<<<<
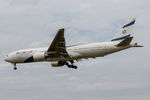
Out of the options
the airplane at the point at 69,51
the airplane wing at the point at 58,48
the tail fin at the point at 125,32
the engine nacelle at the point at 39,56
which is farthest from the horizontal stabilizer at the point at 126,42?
the engine nacelle at the point at 39,56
>>>>
Recast all of the material above as a numbered list with one line per item, skipping any blank lines. Leave the picture out of your answer.

1. Out of the options
2. the airplane at the point at 69,51
3. the airplane wing at the point at 58,48
4. the tail fin at the point at 125,32
5. the engine nacelle at the point at 39,56
6. which is farthest from the horizontal stabilizer at the point at 126,42?
7. the engine nacelle at the point at 39,56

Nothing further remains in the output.